● **PROMPT**
Return each line of the records holding the string "over".

● **DATA LISTING**
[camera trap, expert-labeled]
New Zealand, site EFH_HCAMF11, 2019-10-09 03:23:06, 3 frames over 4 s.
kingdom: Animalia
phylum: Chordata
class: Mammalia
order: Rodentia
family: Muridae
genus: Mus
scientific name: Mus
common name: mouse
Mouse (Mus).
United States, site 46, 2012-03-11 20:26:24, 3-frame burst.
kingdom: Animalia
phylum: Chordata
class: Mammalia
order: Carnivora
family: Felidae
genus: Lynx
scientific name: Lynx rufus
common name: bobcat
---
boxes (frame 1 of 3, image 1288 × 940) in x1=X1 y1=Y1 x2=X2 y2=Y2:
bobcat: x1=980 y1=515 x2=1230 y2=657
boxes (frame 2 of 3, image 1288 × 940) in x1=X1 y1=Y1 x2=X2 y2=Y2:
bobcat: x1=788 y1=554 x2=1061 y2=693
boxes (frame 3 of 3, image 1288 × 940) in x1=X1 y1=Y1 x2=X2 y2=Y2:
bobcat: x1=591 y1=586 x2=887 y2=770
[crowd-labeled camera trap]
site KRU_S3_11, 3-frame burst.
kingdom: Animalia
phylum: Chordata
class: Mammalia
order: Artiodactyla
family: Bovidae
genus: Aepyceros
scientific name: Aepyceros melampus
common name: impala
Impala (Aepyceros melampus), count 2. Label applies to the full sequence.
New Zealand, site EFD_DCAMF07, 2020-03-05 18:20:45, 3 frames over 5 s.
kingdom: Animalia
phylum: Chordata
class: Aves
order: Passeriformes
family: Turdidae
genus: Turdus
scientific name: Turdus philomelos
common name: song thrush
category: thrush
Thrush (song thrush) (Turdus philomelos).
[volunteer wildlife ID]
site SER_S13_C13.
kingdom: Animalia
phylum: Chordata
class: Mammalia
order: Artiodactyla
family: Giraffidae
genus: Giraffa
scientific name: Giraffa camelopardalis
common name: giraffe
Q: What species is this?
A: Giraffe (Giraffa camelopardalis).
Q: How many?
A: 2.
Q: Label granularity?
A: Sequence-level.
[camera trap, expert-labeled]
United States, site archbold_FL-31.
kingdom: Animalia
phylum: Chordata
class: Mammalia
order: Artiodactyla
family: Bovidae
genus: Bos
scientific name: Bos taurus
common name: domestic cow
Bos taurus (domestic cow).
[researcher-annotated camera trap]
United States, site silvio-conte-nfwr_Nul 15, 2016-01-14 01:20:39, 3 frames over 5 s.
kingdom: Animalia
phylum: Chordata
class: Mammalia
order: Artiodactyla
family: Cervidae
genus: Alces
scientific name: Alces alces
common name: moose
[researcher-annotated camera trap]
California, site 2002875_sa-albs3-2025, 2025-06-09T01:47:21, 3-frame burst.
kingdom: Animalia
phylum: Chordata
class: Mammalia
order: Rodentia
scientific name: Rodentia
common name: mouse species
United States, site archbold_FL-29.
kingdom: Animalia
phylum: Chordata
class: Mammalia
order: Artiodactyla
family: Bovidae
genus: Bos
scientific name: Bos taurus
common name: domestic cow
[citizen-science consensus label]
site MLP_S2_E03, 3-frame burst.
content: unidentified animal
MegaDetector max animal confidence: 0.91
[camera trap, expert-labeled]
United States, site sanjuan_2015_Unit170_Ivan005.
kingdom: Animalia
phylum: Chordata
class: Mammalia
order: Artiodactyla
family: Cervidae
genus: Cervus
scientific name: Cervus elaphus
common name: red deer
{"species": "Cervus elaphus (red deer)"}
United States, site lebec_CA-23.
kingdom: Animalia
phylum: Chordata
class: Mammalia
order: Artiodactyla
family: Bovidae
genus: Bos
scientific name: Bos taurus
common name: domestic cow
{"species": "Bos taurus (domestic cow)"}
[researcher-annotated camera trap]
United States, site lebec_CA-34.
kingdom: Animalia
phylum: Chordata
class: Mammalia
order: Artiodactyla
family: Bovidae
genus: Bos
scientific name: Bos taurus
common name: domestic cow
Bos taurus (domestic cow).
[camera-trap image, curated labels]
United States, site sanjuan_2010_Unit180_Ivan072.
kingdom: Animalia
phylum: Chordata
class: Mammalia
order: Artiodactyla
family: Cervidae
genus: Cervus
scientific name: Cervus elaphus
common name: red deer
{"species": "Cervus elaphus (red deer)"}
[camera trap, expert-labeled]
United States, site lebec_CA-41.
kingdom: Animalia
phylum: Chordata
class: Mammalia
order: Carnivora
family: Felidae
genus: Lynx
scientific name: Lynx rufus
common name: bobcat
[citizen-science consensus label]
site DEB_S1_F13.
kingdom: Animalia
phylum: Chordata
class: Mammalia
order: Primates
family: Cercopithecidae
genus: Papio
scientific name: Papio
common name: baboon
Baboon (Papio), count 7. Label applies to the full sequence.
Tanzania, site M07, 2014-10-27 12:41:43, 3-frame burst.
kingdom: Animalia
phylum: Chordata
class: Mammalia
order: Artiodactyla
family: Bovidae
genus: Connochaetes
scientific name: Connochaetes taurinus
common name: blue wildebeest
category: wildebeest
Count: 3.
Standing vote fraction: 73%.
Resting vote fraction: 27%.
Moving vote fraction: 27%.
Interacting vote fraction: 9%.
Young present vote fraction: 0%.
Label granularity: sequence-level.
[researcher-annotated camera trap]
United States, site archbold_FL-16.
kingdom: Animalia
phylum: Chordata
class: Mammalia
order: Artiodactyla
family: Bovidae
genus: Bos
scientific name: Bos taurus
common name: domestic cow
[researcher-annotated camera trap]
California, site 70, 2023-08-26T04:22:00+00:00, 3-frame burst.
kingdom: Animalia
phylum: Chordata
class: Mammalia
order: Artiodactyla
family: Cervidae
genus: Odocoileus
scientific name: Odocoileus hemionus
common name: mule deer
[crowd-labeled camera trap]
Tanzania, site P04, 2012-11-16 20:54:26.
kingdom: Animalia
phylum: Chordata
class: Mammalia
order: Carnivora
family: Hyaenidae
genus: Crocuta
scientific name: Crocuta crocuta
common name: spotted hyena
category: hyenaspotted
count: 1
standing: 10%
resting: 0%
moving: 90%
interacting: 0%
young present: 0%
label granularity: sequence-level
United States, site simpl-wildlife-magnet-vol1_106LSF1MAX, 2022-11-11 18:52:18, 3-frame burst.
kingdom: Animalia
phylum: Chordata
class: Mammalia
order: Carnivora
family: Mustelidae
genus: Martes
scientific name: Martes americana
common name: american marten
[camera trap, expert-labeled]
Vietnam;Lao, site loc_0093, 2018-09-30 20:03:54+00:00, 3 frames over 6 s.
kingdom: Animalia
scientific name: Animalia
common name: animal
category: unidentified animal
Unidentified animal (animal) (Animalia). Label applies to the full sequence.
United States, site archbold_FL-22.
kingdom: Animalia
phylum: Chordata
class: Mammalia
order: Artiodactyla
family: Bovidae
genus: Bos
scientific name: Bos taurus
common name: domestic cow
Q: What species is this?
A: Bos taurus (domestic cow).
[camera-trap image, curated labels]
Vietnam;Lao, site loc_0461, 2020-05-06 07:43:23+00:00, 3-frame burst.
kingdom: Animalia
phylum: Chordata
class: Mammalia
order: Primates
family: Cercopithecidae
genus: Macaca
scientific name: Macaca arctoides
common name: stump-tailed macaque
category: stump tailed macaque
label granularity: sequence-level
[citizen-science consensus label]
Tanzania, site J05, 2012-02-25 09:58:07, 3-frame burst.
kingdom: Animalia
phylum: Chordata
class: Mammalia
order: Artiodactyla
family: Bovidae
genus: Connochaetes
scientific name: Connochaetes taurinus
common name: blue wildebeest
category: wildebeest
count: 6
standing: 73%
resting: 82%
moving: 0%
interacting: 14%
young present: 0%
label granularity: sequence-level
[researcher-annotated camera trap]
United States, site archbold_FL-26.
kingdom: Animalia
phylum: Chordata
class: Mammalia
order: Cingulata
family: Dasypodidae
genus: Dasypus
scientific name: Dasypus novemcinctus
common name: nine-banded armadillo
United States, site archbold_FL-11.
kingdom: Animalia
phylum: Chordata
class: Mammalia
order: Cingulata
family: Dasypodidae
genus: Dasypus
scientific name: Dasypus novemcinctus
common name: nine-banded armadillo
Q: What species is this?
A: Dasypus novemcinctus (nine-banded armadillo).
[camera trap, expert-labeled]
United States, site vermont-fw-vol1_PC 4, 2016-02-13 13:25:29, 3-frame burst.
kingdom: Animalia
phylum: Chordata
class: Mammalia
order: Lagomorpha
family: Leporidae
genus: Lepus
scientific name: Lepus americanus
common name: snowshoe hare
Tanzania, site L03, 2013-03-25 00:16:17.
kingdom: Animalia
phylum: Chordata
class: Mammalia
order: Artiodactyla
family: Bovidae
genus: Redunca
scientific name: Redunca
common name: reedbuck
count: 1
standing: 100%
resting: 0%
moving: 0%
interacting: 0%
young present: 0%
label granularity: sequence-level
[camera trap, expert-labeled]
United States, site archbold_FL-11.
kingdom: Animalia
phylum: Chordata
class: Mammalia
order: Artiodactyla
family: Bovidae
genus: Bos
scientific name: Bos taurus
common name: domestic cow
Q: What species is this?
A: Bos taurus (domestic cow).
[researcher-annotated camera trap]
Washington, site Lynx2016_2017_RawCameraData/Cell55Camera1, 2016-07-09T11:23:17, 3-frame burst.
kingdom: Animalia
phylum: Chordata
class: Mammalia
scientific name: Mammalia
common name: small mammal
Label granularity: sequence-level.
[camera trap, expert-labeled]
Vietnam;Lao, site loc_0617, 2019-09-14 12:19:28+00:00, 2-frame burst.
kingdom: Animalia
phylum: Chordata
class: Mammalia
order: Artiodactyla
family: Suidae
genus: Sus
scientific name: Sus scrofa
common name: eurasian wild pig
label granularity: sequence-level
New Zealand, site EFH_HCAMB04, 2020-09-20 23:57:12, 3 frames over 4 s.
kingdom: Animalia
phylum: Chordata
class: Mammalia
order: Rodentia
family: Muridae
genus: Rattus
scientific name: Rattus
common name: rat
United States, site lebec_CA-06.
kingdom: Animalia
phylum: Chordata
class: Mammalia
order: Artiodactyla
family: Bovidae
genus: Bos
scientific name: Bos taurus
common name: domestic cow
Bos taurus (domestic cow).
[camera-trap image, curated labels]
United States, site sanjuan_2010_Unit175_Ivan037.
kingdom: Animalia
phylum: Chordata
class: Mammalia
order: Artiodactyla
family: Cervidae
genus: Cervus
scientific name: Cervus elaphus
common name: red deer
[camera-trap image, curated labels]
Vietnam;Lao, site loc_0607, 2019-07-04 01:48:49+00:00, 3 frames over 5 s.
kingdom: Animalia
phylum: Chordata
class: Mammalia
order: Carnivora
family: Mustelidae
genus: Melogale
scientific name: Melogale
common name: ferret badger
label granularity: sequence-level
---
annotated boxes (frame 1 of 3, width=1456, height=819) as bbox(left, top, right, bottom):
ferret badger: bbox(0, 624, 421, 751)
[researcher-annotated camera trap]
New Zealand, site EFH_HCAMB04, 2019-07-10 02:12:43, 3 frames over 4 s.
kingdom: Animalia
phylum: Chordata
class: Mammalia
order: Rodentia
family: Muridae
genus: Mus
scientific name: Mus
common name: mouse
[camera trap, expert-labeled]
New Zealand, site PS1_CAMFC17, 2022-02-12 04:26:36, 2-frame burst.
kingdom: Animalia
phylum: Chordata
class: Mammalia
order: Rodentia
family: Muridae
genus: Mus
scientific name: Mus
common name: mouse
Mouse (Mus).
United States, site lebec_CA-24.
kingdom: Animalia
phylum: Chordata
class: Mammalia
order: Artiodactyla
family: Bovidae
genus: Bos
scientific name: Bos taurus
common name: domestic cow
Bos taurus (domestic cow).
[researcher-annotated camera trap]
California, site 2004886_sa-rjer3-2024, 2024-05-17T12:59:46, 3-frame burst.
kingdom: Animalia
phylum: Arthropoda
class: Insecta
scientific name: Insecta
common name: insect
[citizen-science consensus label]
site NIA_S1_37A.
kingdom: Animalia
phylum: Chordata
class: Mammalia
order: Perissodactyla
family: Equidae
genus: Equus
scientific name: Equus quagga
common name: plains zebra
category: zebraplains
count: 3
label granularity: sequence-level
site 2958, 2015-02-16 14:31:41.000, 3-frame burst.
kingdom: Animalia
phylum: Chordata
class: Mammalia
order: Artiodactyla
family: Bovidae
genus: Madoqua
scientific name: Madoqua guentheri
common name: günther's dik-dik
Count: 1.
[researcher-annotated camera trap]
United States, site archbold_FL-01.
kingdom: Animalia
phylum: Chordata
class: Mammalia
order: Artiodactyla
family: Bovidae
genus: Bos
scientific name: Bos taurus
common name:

● **RESPONSE**
New Zealand, site EFH_HCAMF11, 2019-10-09 03:23:06, 3 frames over 4 s.
New Zealand, site EFD_DCAMF07, 2020-03-05 18:20:45, 3 frames over 5 s.
United States, site silvio-conte-nfwr_Nul 15, 2016-01-14 01:20:39, 3 frames over 5 s.
Vietnam;Lao, site loc_0093, 2018-09-30 20:03:54+00:00, 3 frames over 6 s.
New Zealand, site EFH_HCAMB04, 2020-09-20 23:57:12, 3 frames over 4 s.
Vietnam;Lao, site loc_0607, 2019-07-04 01:48:49+00:00, 3 frames over 5 s.
New Zealand, site EFH_HCAMB04, 2019-07-10 02:12:43, 3 frames over 4 s.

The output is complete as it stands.